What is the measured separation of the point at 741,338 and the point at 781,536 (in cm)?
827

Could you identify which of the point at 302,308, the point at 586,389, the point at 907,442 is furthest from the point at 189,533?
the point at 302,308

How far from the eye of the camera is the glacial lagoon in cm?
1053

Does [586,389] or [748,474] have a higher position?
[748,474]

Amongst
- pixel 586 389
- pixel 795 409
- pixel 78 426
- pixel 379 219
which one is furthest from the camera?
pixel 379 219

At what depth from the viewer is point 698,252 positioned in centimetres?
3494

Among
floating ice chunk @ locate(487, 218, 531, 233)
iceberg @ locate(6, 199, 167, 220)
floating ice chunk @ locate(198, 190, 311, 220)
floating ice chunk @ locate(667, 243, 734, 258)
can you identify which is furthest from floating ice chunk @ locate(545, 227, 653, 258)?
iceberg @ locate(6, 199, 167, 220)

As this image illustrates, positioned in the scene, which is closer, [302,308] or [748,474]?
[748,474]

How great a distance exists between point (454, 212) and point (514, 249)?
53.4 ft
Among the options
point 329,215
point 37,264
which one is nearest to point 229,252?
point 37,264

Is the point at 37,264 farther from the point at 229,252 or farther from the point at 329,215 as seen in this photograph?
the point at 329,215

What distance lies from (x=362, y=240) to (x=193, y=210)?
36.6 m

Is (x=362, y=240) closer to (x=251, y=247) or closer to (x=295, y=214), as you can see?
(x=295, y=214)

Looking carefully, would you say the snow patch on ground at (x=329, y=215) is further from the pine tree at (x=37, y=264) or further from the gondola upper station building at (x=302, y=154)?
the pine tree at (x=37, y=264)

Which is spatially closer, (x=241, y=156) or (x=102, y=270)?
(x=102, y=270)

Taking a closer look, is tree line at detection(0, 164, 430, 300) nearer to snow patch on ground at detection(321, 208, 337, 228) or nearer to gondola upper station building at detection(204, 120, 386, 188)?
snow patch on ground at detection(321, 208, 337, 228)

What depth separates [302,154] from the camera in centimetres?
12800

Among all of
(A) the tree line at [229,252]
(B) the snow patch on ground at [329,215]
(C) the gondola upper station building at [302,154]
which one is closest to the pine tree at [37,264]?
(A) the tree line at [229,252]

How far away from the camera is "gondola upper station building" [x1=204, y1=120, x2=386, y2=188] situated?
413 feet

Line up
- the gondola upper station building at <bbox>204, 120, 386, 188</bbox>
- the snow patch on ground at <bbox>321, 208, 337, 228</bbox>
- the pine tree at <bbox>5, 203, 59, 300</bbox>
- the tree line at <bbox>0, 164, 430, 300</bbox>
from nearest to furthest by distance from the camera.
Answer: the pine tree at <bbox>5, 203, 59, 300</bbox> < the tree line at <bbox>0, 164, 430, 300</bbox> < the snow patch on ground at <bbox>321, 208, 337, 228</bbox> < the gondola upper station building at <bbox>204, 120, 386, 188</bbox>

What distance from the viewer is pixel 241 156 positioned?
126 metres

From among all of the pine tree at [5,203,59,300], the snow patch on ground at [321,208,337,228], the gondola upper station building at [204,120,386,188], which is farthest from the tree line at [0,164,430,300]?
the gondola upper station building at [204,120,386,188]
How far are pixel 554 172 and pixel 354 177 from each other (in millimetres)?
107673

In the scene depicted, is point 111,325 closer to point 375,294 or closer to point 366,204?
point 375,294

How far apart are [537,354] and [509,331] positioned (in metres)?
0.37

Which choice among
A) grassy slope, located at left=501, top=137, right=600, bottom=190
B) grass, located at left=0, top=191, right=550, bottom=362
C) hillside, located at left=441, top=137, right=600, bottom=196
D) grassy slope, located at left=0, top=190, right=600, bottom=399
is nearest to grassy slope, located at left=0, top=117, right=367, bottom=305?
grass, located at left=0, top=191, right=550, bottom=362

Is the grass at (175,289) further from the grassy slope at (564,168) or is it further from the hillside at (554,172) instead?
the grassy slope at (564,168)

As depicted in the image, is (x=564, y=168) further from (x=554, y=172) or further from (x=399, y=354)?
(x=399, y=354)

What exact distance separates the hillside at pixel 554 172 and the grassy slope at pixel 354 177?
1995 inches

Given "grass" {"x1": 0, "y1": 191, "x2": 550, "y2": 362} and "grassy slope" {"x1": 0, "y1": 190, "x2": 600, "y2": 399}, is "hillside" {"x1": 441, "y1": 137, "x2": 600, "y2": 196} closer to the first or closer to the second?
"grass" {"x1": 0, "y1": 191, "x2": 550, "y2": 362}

════════════════

- [Stated goal] Render every line of the listing above as a numbered list, leaving out the blank lines.

- [Result of the exercise]
1. What is the measured separation of the point at 741,338 and the point at 781,536 (in cm)?
2. 827
3. Could you identify which of the point at 302,308, the point at 586,389, the point at 907,442 is furthest from the point at 189,533?
4. the point at 302,308
5. How far from the eye of the camera is the glacial lagoon in cm?
6. 1053
7. Does [586,389] or [748,474] have a higher position?
8. [748,474]
9. Amongst
10. - pixel 586 389
11. - pixel 795 409
12. - pixel 78 426
13. - pixel 379 219
14. which one is furthest from the camera?
15. pixel 379 219
16. At what depth from the viewer is point 698,252 positioned in centimetres?
17. 3494
18. Among
19. floating ice chunk @ locate(487, 218, 531, 233)
20. iceberg @ locate(6, 199, 167, 220)
21. floating ice chunk @ locate(198, 190, 311, 220)
22. floating ice chunk @ locate(667, 243, 734, 258)
23. can you identify which is furthest from floating ice chunk @ locate(545, 227, 653, 258)?
24. iceberg @ locate(6, 199, 167, 220)
25. As this image illustrates, positioned in the scene, which is closer, [302,308] or [748,474]?
26. [748,474]
27. How great a distance exists between point (454, 212) and point (514, 249)?
28. 53.4 ft
29. Among the options
30. point 329,215
31. point 37,264
32. which one is nearest to point 229,252?
33. point 37,264
34. Is the point at 37,264 farther from the point at 229,252 or farther from the point at 329,215 as seen in this photograph?
35. the point at 329,215
36. What distance lies from (x=362, y=240) to (x=193, y=210)?
37. 36.6 m
38. Is (x=362, y=240) closer to (x=251, y=247) or closer to (x=295, y=214), as you can see?
39. (x=295, y=214)
40. Looking carefully, would you say the snow patch on ground at (x=329, y=215) is further from the pine tree at (x=37, y=264) or further from the gondola upper station building at (x=302, y=154)?
41. the pine tree at (x=37, y=264)
42. Which is spatially closer, (x=241, y=156) or (x=102, y=270)?
43. (x=102, y=270)
44. Taking a closer look, is tree line at detection(0, 164, 430, 300) nearer to snow patch on ground at detection(321, 208, 337, 228) or nearer to gondola upper station building at detection(204, 120, 386, 188)?
45. snow patch on ground at detection(321, 208, 337, 228)
46. What depth separates [302,154] from the camera in centimetres?
47. 12800
48. Among all of
49. (A) the tree line at [229,252]
50. (B) the snow patch on ground at [329,215]
51. (C) the gondola upper station building at [302,154]
52. which one is closest to the pine tree at [37,264]?
53. (A) the tree line at [229,252]
54. How far away from the camera is "gondola upper station building" [x1=204, y1=120, x2=386, y2=188] situated?
55. 413 feet
56. Line up
57. - the gondola upper station building at <bbox>204, 120, 386, 188</bbox>
58. - the snow patch on ground at <bbox>321, 208, 337, 228</bbox>
59. - the pine tree at <bbox>5, 203, 59, 300</bbox>
60. - the tree line at <bbox>0, 164, 430, 300</bbox>
61. from nearest to furthest by distance from the camera.
62. Answer: the pine tree at <bbox>5, 203, 59, 300</bbox> < the tree line at <bbox>0, 164, 430, 300</bbox> < the snow patch on ground at <bbox>321, 208, 337, 228</bbox> < the gondola upper station building at <bbox>204, 120, 386, 188</bbox>
63. What distance from the viewer is pixel 241 156 positioned?
64. 126 metres
65. From among all of the pine tree at [5,203,59,300], the snow patch on ground at [321,208,337,228], the gondola upper station building at [204,120,386,188], which is farthest from the tree line at [0,164,430,300]?
66. the gondola upper station building at [204,120,386,188]
67. How far are pixel 554 172 and pixel 354 177 from each other (in millimetres)?
68. 107673
69. In the scene depicted, is point 111,325 closer to point 375,294 or closer to point 366,204?
70. point 375,294
71. How far apart are [537,354] and [509,331] positioned (in metres)?
72. 0.37
73. Which choice among
74. A) grassy slope, located at left=501, top=137, right=600, bottom=190
75. B) grass, located at left=0, top=191, right=550, bottom=362
76. C) hillside, located at left=441, top=137, right=600, bottom=196
77. D) grassy slope, located at left=0, top=190, right=600, bottom=399
78. is nearest to grassy slope, located at left=0, top=117, right=367, bottom=305?
79. grass, located at left=0, top=191, right=550, bottom=362
80. Is the grass at (175,289) further from the grassy slope at (564,168) or is it further from the hillside at (554,172) instead?
81. the grassy slope at (564,168)
82. As depicted in the image, is (x=564, y=168) further from (x=554, y=172) or further from (x=399, y=354)?
83. (x=399, y=354)
84. What exact distance separates the hillside at pixel 554 172 and the grassy slope at pixel 354 177?
85. 1995 inches
86. Given "grass" {"x1": 0, "y1": 191, "x2": 550, "y2": 362} and "grassy slope" {"x1": 0, "y1": 190, "x2": 600, "y2": 399}, is "hillside" {"x1": 441, "y1": 137, "x2": 600, "y2": 196} closer to the first or closer to the second?
87. "grass" {"x1": 0, "y1": 191, "x2": 550, "y2": 362}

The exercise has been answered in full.